QUOTED PASSAGE
※ ※ ※

Hippo pathway is a well-known tumor suppressor cascade (28, 32). YAP is known to locate downstream of Hippo pathway (28, 31). However, because of the negative regulation of YAP by Hippo kinases and the inactive status of Hippo pathway in various cancers, efforts of drug discovery targeting Hippo cascade are frustrated (30, 33). Fortunately, MVA-YAP axis is thought to be a new trial (30). The MVA cascade intermediates, GGPP and FPP, participate in prenylation (either farnesylation or GGylation) of the intracellular small GTPase (11). Notably, RhoA, a Rho-GTPase closely related with malignancy, is activated by GGPP via GGylation and membrane anchoring, which in turn positively regulate YAP activity (30, 34). With the developed recognition of oncogenic YAP and its biological functions intersecting with the MVA cascade, some new drug candidates targeting YAP directly or indirectly have been found (29, 35). Statins are exactly one kind of these drug candidates. Statins deplete cellular FPP and GGPP by decreasing the levels of mevalonate, thereby block prenylation of downstream effectors and regulate cellular activities.
In our research, Atorvastatin suppressed YAP activity and nuclear localization in K562 and HL60 cells. This effect was reversed by the addition of exogenous MVA, FPP, or GGPP. The inactivation of Rho A, a redistribution from membrane to a diffused cytosolic location, by Atorvastatin could also be rescued by exogenous MVA, FPP, or GGPP, suggesting that Atorvastatin inhibited YAP nuclear localization and activity in a mevalonate-dependent manner in K562 and HL60 cells. Moreover, treatment with MVA relieved the effects on cell cycle regulators and apoptosis-related molecules by Atorvastatin in both cell lines, further suggesting the anti-leukemia effect of Atorvastatin on K562 and HL60 cells was through MVA-YAP axis.

※ ※ ※

DATA SECTION
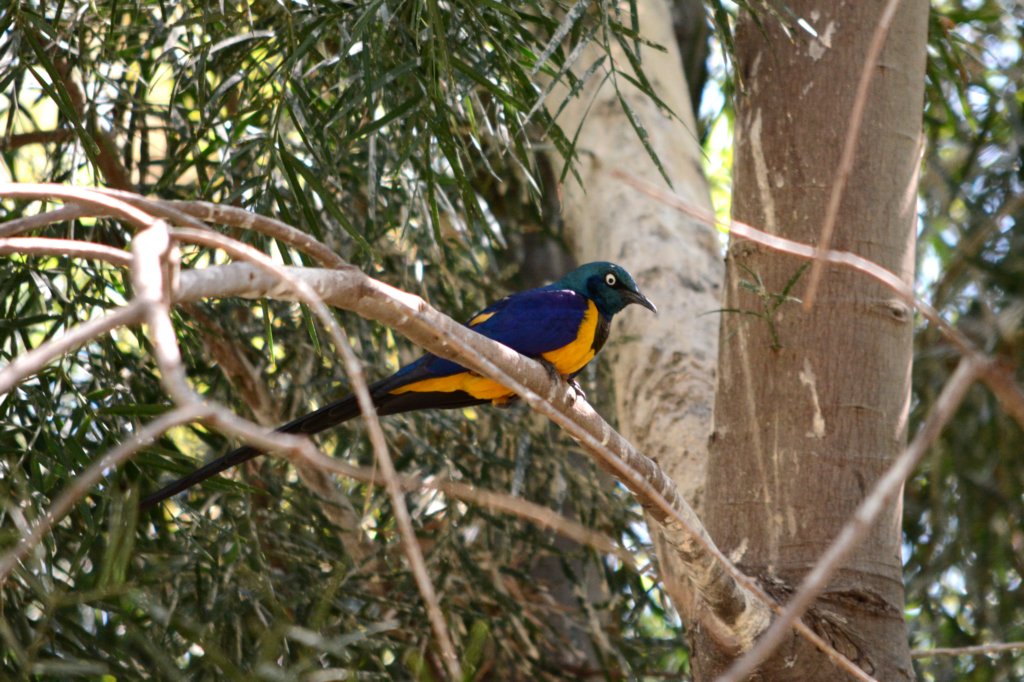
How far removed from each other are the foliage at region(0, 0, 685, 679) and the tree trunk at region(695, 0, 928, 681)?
515mm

※ ※ ※

ACTIVITIES
(a) According to the Atorvastatin text, what reversed Atorvastatin's suppression of YAP activity and nuclear localization in K562 and HL60 cells?
(b) Copy the portion of the Atorvastatin text between "In our research, Atorvastatin" and "through MVA-YAP axis.", inclusive.

ANSWERS FOR THE EXERCISE
(a) The addition of exogenous MVA, FPP, or GGPP.

(b)
In our research, Atorvastatin suppressed YAP activity and nuclear localization in K562 and HL60 cells. This effect was reversed by the addition of exogenous MVA, FPP, or GGPP. The inactivation of Rho A, a redistribution from membrane to a diffused cytosolic location, by Atorvastatin could also be rescued by exogenous MVA, FPP, or GGPP, suggesting that Atorvastatin inhibited YAP nuclear localization and activity in a mevalonate-dependent manner in K562 and HL60 cells. Moreover, treatment with MVA relieved the effects on cell cycle regulators and apoptosis-related molecules by Atorvastatin in both cell lines, further suggesting the anti-leukemia effect of Atorvastatin on K562 and HL60 cells was through MVA-YAP axis.